Ela apenas suspirou.
*
Tinham já passado... bom, de onde estava agora, também ele sentado no sofá, sorvendo de um copo bojudo mais um generoso whiskey que havia servido a si próprio, não conseguia ver as horas no relógio de pulso do homem gordo, mas tinha a certeza que era já tempo a mais do que aquilo que ele alguma vez tinha sonhado passar na presença de um cadáver. Pensou que, provavelmente, conseguiria calcular o tempo exacto que ali tinha passado contando as beatas que repousavam no cinzeiro onde ela deixava cair mais um botão de cinza da mesma forma que aquelas pessoas vêem a idade das árvores contando os seus anéis, mas o seu raciocínio foi interrompido.
- Podemos dizer que foi um acidente. Ou que ele me atacou. - diz ela, apagando o último cigarro.
- Que acidente? Esbarrou contigo e com a faca que por acaso estavas a segurar? Doze vezes?
- Eh! - protestou ela - não foram doze. Foram só três ou quatro.
- Só!...
Serviu-se de mais um whiskey que despejou de um trago.
- O que é que te passou pela cabeça? - pergunta ele batendo bruscamente com o copo vazio na mesa de café. Sem que tivesse dado por isso a sua disposição tinha-se alterado e sentia-se agora algo beligerante.
- Vi uma oportunidade... Ocasiões extraordinárias revelam pessoas extraordinárias.
- Onde é que leste isso, num pacote de açúcar?
- Lei da selva. Survival of the fittest e essas tretas todas. - murmura ela com um encolher de ombros quase imperceptível.
Ambos olham para o canto da sala onde repousava uma mala aberta, outrora pertença do homem gordo que ela havia conhecido no aeroporto horas antes, e dentro da qual estava mais dinheiro do que eles alguma vez tinham visto em pessoa, fosse real ou em cima de um tabuleiro de Monopólio.
- Nem sei como te apresentar aos meus amigos a partir de agora.

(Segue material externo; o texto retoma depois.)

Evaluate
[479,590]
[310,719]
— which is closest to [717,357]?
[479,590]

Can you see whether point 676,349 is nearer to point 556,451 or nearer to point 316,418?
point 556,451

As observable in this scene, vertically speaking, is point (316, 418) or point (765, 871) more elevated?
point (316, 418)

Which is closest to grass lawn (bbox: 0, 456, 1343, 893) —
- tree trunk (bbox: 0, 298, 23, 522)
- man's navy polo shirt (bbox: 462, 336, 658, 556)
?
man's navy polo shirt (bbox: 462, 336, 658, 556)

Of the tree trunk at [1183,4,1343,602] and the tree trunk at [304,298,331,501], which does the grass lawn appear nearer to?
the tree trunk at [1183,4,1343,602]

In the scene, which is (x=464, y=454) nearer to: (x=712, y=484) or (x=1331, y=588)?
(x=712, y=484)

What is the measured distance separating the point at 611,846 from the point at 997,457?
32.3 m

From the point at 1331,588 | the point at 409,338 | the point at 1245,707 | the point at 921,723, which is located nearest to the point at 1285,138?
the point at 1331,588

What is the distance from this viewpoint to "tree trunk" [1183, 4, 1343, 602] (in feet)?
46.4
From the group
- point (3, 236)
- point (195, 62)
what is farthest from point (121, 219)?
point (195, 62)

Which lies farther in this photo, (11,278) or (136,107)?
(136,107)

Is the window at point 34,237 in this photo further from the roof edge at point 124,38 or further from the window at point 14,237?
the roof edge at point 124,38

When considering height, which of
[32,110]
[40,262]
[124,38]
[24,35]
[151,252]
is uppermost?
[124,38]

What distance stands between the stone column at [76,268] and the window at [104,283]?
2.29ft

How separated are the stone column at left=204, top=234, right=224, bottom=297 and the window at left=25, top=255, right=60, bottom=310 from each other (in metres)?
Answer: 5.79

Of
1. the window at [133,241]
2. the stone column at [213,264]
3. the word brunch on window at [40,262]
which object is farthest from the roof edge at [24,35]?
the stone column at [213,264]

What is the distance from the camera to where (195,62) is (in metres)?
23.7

O que é que achas: a minha namorada, a hospedeira? A minha namorada, a puta? Ou a minha namorada, a assassina? - o tom saiu-lhe belicoso, ácido e a tresandar a álcool.
Ela fulminou-o com o olhar.
- Podes-te ir embora se quiseres. Sabes onde é a porta, já a usaste muitas vezes.

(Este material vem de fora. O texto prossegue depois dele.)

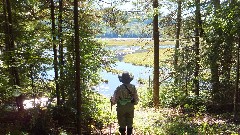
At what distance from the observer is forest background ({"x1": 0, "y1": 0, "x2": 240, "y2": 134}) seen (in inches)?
434

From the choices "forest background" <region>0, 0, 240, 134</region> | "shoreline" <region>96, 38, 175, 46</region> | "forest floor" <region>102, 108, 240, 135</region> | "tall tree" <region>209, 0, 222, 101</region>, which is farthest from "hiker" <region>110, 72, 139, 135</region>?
"shoreline" <region>96, 38, 175, 46</region>

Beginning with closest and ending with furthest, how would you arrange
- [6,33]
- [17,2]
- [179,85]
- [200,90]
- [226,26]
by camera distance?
[226,26], [6,33], [17,2], [200,90], [179,85]

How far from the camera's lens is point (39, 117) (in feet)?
35.0

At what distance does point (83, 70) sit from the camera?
11.7 metres

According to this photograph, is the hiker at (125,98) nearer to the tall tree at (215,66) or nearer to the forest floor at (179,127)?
the forest floor at (179,127)

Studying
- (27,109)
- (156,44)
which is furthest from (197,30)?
(27,109)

- Vamos é chamar a polícia e acabar com isto de uma vez. Dizemos que tiveste de te defender e pronto! - exclama ele agitando a mão à sua frente como que mandando-a calar.
- Não tinhas acabado de dizer que essa era uma má ideia?
- E é. Aliás, hoje só tens ideias de merda. Mas vês outra alternativa?
*
Escudada da azáfama de peritos, inspectores e paramédicos que lhe enchiam a casa, abraçada a um dos polícias fardados, com a cabeça enfiada no seu ombro, e fazendo o seu papel de vítima na perfeição, ela chorava copiosamente, tremendo como varas verdes. As lágrimas podiam ser falsas mas a adrenalina era bem real.
- Pensei que me ia matar, - soluçou ela - pensei que me ia matar.
- Tenha calma, agora está segura - confortou o polícia secretamente satisfeito por tê-la nos seus braços.
- É o típico crime passional - comentou o inspector da voz rouca para o homem que fotografava, de diversos ângulos, o corpo junto deles. - O namorado ciumento mata o amante e matava-a também se ela não lhe tem desfeito o crânio com a garrafa de whiskey. Aberto e fechado, siga p'a bingo. - completou, rebuscando os bolsos à procura do isqueiro. - Depois tira fotografia ali ao gordo com uma grande angular para o apanhar todo.
"Survival of the fittest. E essas tretas todas." - pensou ela enquanto fazia as contas a um par de biquinis novos e um bilhete de ida para o Rio de Janeiro.